Wednesday, June 3, 2020

Linux: Kernel crash debugging: BUG: scheduling while atomic

Why do you see that print
"Scheduling while atomic" indicates that you've tried to sleep somewhere that you shouldn't - like within a spinlock-protected critical section or an interrupt handler.

Things to check:

1. In this case you should check if you are actually returning from some code that could cause the lock not to be released or actually sleeping in some part of the code.

2. Another error that may be spitted out during such a crash is :
BUG: workqueue leaked lock or atomic
This clearly indicates that you were not unlocking a certain lock, which could be typically caused by returning from a routine before the lock is released.


3. You are running something under a spinlock and it could not run to completion for some reason causing the kernel scheduler to be eventually invoked (schedule() ) with the spinlock still held.

These are few of the most popular reasons why you might see this print. If your kernel is configured to crash under such conditions, try and take a look at the backtrace which might hint towards what was running when this crash happened.

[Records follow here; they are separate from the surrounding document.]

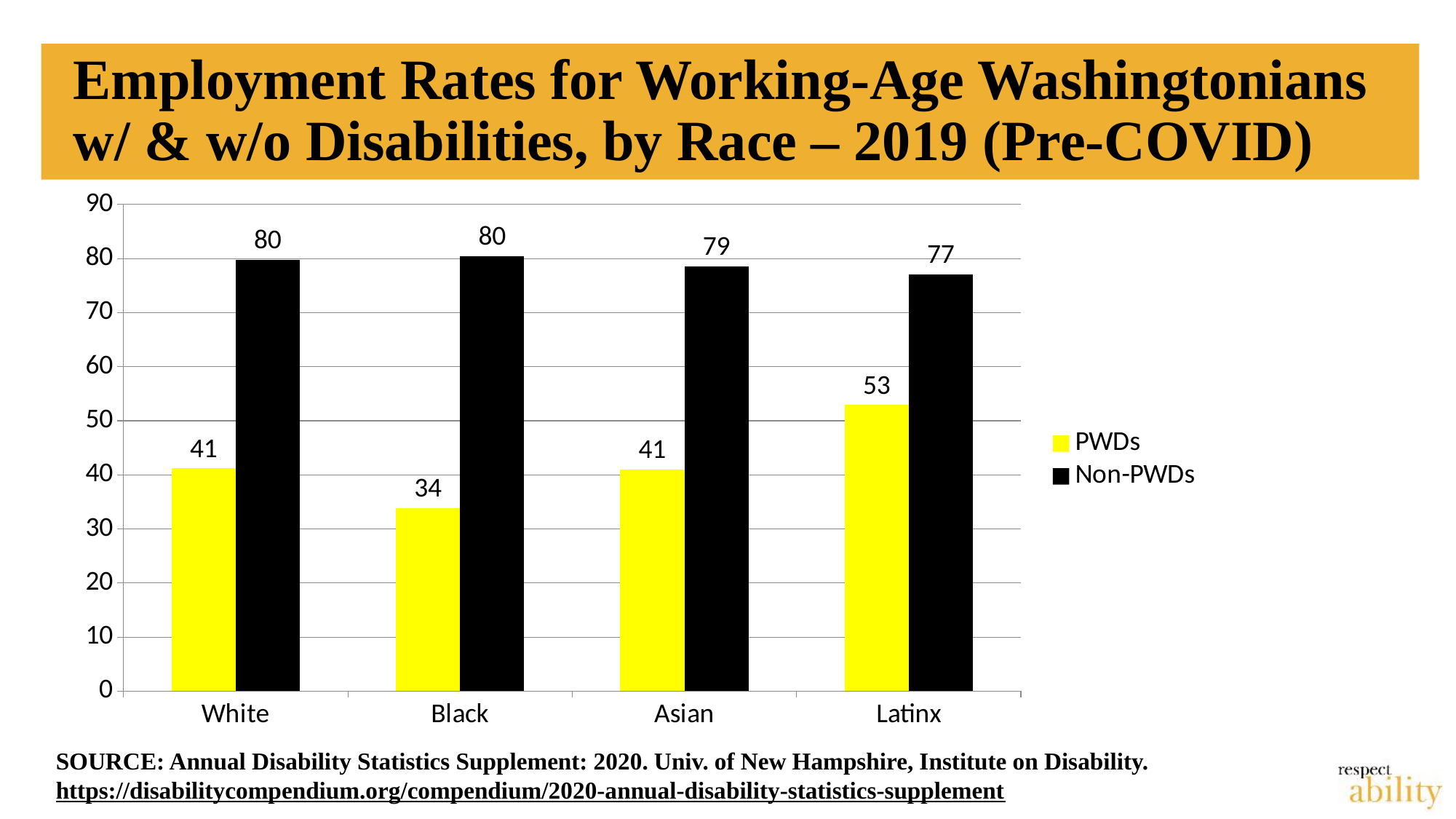
Which race category has the highest employment rate for PWDs? Latinx Which is larger, the PWDs employment rate for Latinx or for Asian? Latinx Which race category has the lowest employment rate for Non-PWDs? Latinx What is the employment rate for PWDs in the White category? 41 What is the employment rate for Non-PWDs in the Latinx category? 77 What kind of chart is shown on the slide? Bar chart What is the difference between the Non-PWDs and PWDs employment rates in the Black category? 46 What is the difference between the Non-PWDs and PWDs employment rates in the Latinx category? 24 What is the employment rate for PWDs in the Black category? 34 How many race categories are shown on the x axis? 4 How many series does the legend list? 2 Which race category has the lowest employment rate for PWDs? Black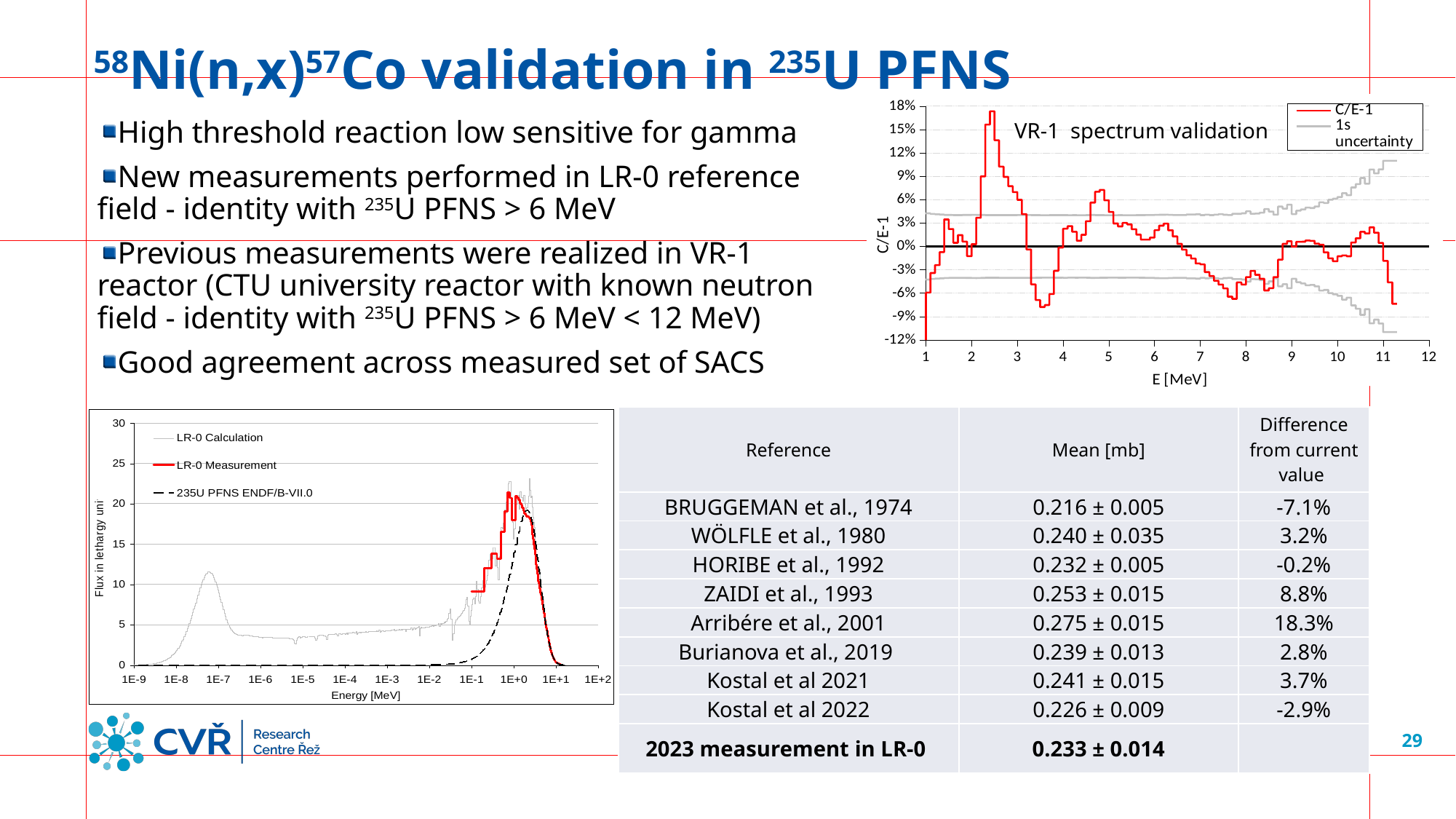
In the 'VR-1 spectrum validation' chart, is the peak value of the C/E-1 series near 2.5 MeV greater or less than 12%? greater In the bottom-left flux spectrum chart, which series is drawn as a dashed black line? 235U PFNS ENDF/B-VII.0 What kind of chart is the flux spectrum chart at the bottom left of the slide? line chart In the bottom-left flux spectrum chart, is the peak of the LR-0 Calculation curve near 1E-7 MeV greater or less than 15? less In the 'VR-1 spectrum validation' chart, does the upper 1s uncertainty band rise or fall as energy increases from 9 MeV to 11 MeV? rises How many series does the legend of the bottom-left flux spectrum chart list? 3 In the bottom-left flux spectrum chart, is the peak of the LR-0 Calculation curve near 1E-7 MeV greater or less than 10? greater What is the x-axis label of the 'VR-1 spectrum validation' chart? E [MeV] What kind of chart is the 'VR-1 spectrum validation' chart at the top right of the slide? line chart How many series does the legend of the 'VR-1 spectrum validation' chart list? 2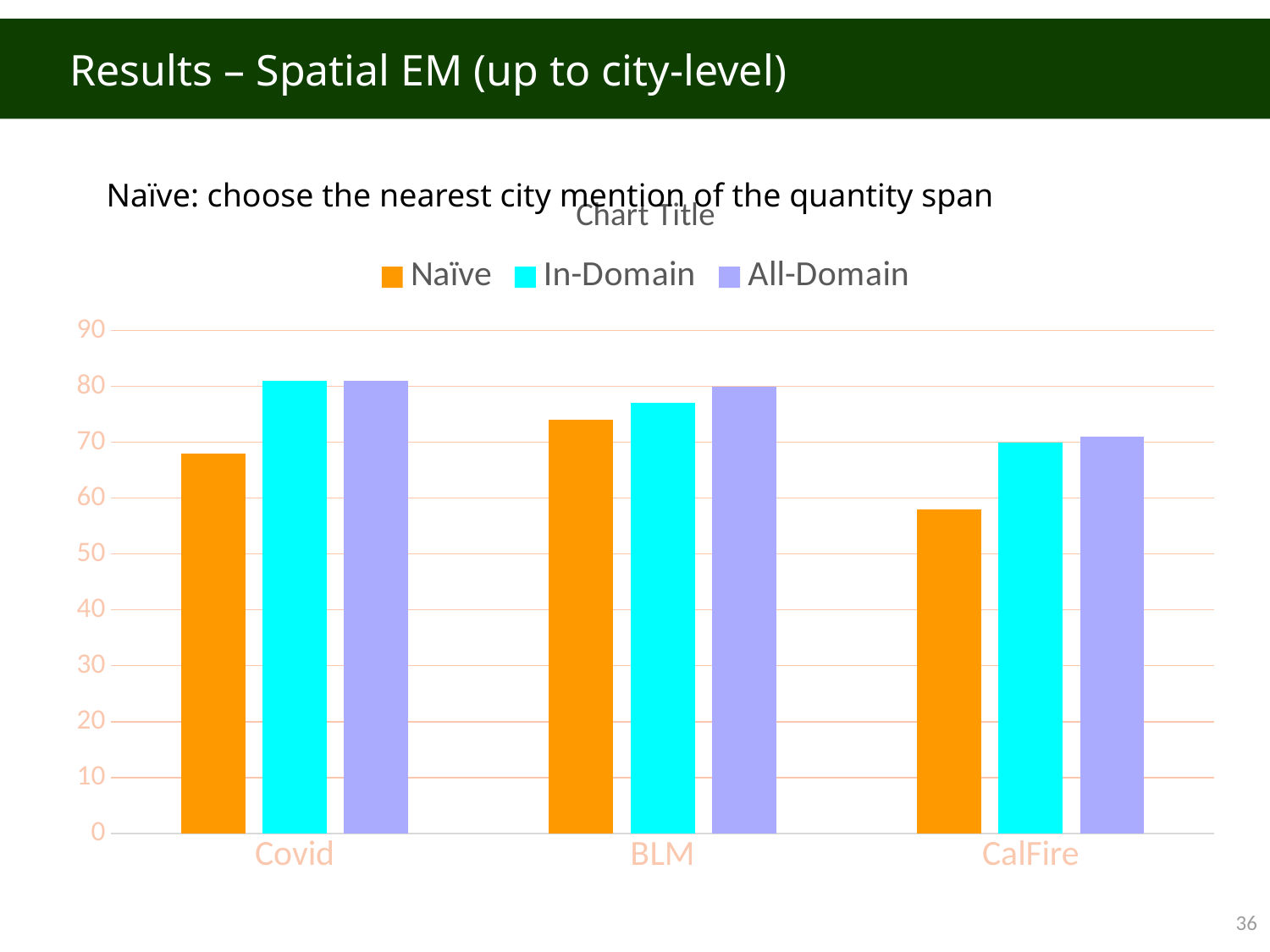
How many series does the legend list? 3 Is the Naïve value for CalFire greater or less than 60? less How many categories are shown on the x axis? 3 What title is displayed above the chart's legend? Chart Title Is the Naïve value for BLM greater or less than 70? greater Is the Naïve value for Covid greater or less than 70? less Which is larger, the Naïve value for Covid or the Naïve value for BLM? BLM What kind of chart is shown on the slide? bar chart What are the three series named in the legend? Naïve, In-Domain, All-Domain For CalFire, which is larger, the Naïve value or the In-Domain value? In-Domain For which category is the Naïve value lowest? CalFire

Why Are Some Actions/Contexts Atomic?
Some actions not "schedulable" in the kernel. This is because such actions do not have an associated task struct with which they can work off the scheduler.

Other valuable excerpts:
The might_sleep() function is supposed to be executed from within schedulable entities which are expected to sleep on a semaphore at some time during their execution. Therefore, functions which are expected to sleep at some point should include a call to might_sleep(). 

How do we get the scheduling while atomic print?
The only thing might_sleep does is print a stack trace for debug when called from within a non-schedulable entity.  For schedulable entities, it does nothing.